<< back to projects

Digital Collections Now!

A version of this was published on the ACRL TechConnect blog on 2014-06-17. Scroll down to the bottom for some additional details on this project that were not included in that post.

When Google Analytics first turned on real-time reporting it was mesmerizing. I could see what resources on the NCSU Libraries’ Rare and Unique Digital Collections site were being viewed at the exact moment they were being viewed. Or rather I could view the URL for the resource being viewed. I happened to notice that there would sometimes be multiple people viewing the same resource at the same time. This gave me some hint that today someone’s social share or forum post was getting a lot of click throughs right now or something happened in the news and we had an image of one of the people involved. I could then follow up and see examples of where we were being effective with search engine optimization.

The Rare & Unique site has a lot of visual resources like photographs and architectural drawings. I wanted to see the actual images that were being viewed. The problem, though, was that Google Analytics does not have an easy way to click through from a URL to the resource on your site. I would have to retype the URL, copy and paste the part of the URL path, or do a search for the resource identifier. I just wanted to see the images now. (OK, this first use case was admittedly driven by the great virtue of laziness.)

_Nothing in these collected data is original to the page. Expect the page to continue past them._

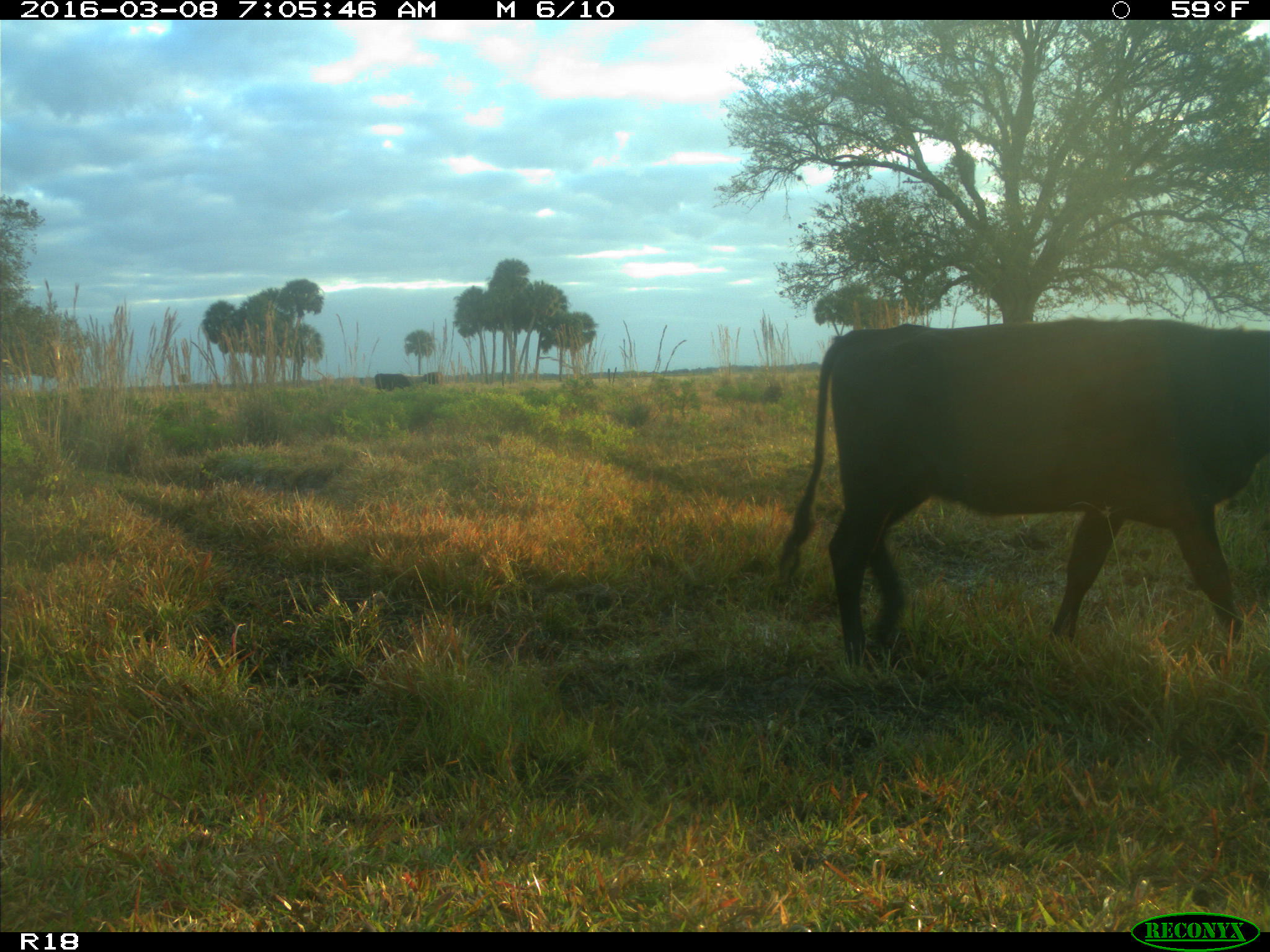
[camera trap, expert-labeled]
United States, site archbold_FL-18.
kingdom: Animalia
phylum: Chordata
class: Mammalia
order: Artiodactyla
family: Bovidae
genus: Bos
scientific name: Bos taurus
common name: domestic cow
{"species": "Bos taurus (domestic cow)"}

My first attempt at this was to create a page that would show the resources which had been viewed most frequently in the past day and past week. To enable this functionality, I added some custom logging that is saved to a database. Every view of every resource would just get a little tick mark that would be tallied up occasionally. These pages showing the popular resources of the moment are then regenerated every hour.

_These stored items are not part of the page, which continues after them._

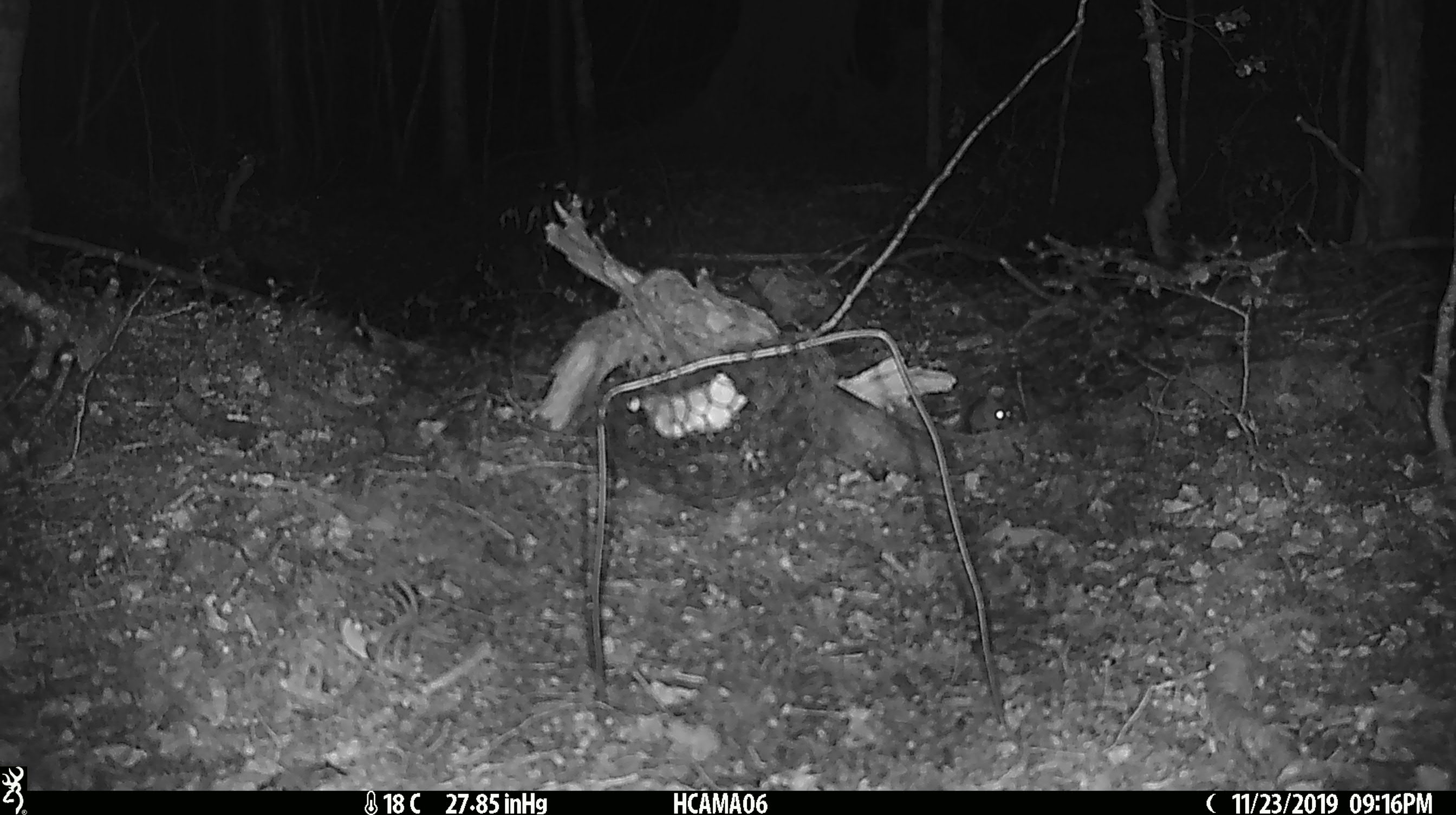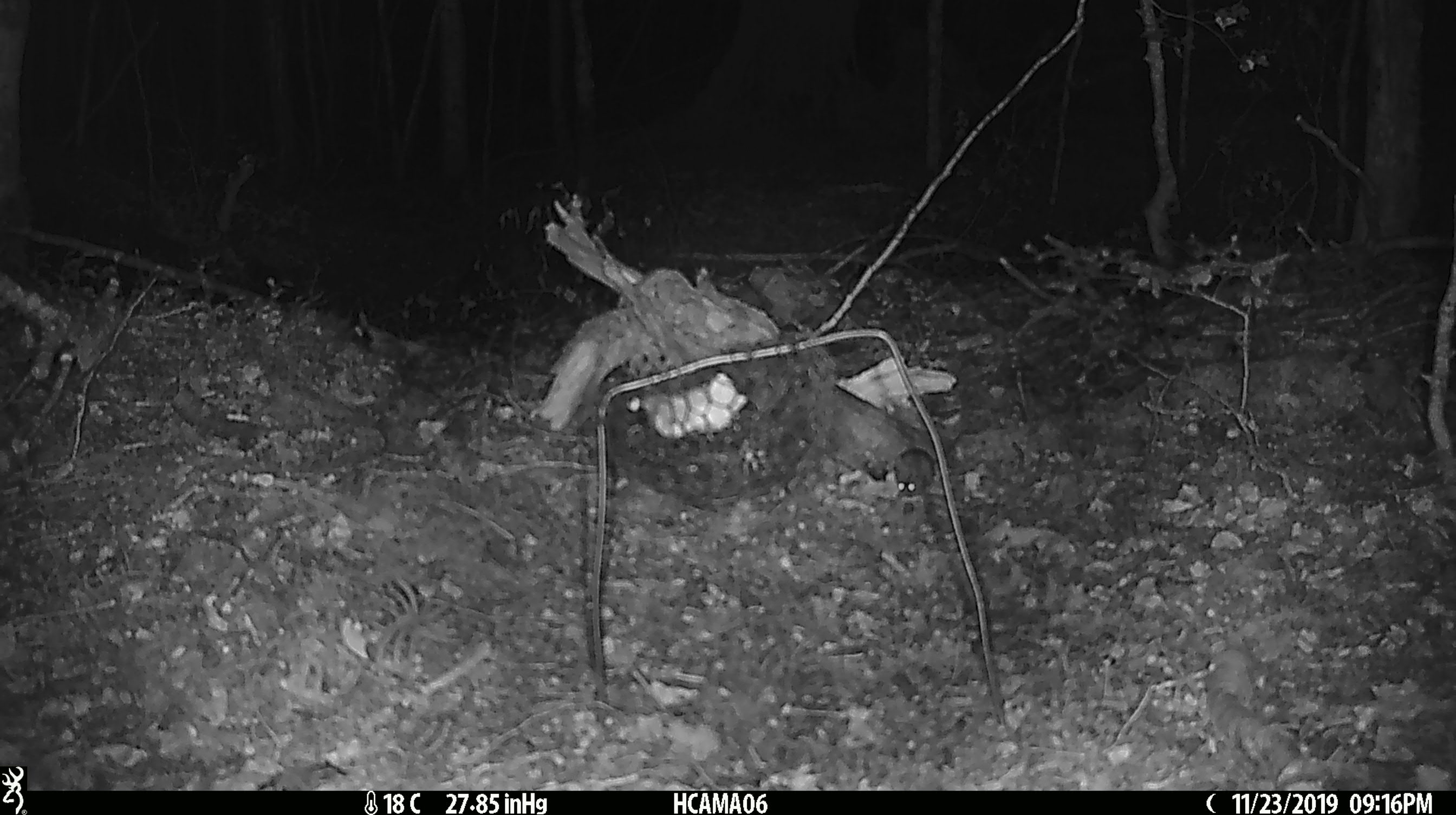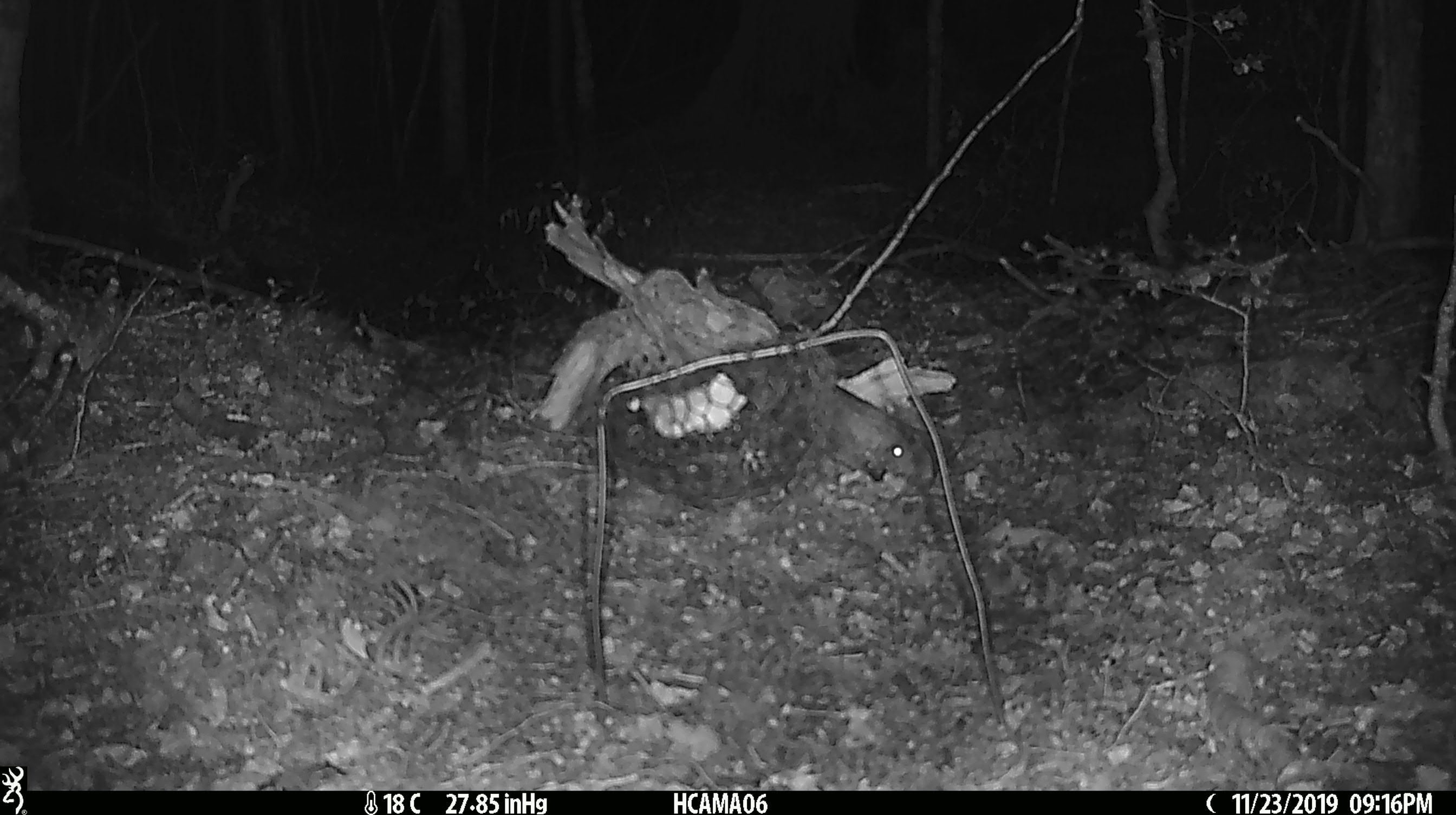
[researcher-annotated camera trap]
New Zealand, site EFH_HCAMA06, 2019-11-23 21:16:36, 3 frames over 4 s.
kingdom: Animalia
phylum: Chordata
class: Mammalia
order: Rodentia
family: Muridae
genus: Mus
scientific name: Mus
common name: mouse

It was not a real-time view of activity, but it was easy to implement and it did answer a lot of questions for me about what was most popular. Some images are regularly in the group of the most-viewed images. I learned that people often visit the image of the NC State men’s basketball 1983 team roster which went on to win the NCAA tournament. People also seem to really like the indoor pool at the Biltmore estate.

Really Real-Time

Now that I had this logging in place I set about to make it really real-time. I wanted to see the actual images being viewed at that moment by a real user. I wanted to serve up a single page and have it be updated in real-time with what is being viewed. And this is where the persistent communication channel of WebSockets came in. WebSockets allows the server to immediately send these updates to the page to be displayed.

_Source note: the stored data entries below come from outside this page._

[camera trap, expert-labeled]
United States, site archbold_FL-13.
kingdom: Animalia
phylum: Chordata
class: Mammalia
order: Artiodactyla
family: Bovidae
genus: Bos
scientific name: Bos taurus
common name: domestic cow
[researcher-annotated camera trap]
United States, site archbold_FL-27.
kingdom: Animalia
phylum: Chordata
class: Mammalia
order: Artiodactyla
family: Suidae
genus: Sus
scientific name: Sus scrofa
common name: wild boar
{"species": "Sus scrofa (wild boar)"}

People have told me they find this real-time view to be addictive. I found it to be useful. I have discovered images I never would have seen or even known how to search for before. At least for me this has been an effective form of serendipitous discovery. I also have a better sense of what different traffic volume actually feels like on good day. You too can see what folks are viewing in real-time now.

Details

The pieces required to make this all work are a Web application, a WebSocket server, and two browsers. Here is the flow through the application. A user requests a resource page. On the server the Web application sends a short message to the WebSocket server with the identifier of that resource. The WebSocket server broadcasts the message on a channel where all of the browser clients on the real-time page are listening for updates. When a browser client gets the message with the identifier, it makes a request back to the web application for the HTML snippet to display on the page.

This could be simplified some by sending the HTML snippet through the WebSocket server or not requiring everything to be routed through the web application. By doing things the way that I have, I am sending the shortest messages possible and allowing the WebSocket server to be rather dumb. The WebSocket server just needs to accept messages from particular applications or IP addresses and forward them along to every listening client. The security model becomes a lot simpler with the Web application, and not the WebSocket server, being responsible for validating that a message ought to be broadcast. The ability to reuse the WebSocket server in this configuration has also allowed me to reuse the same server for other projects.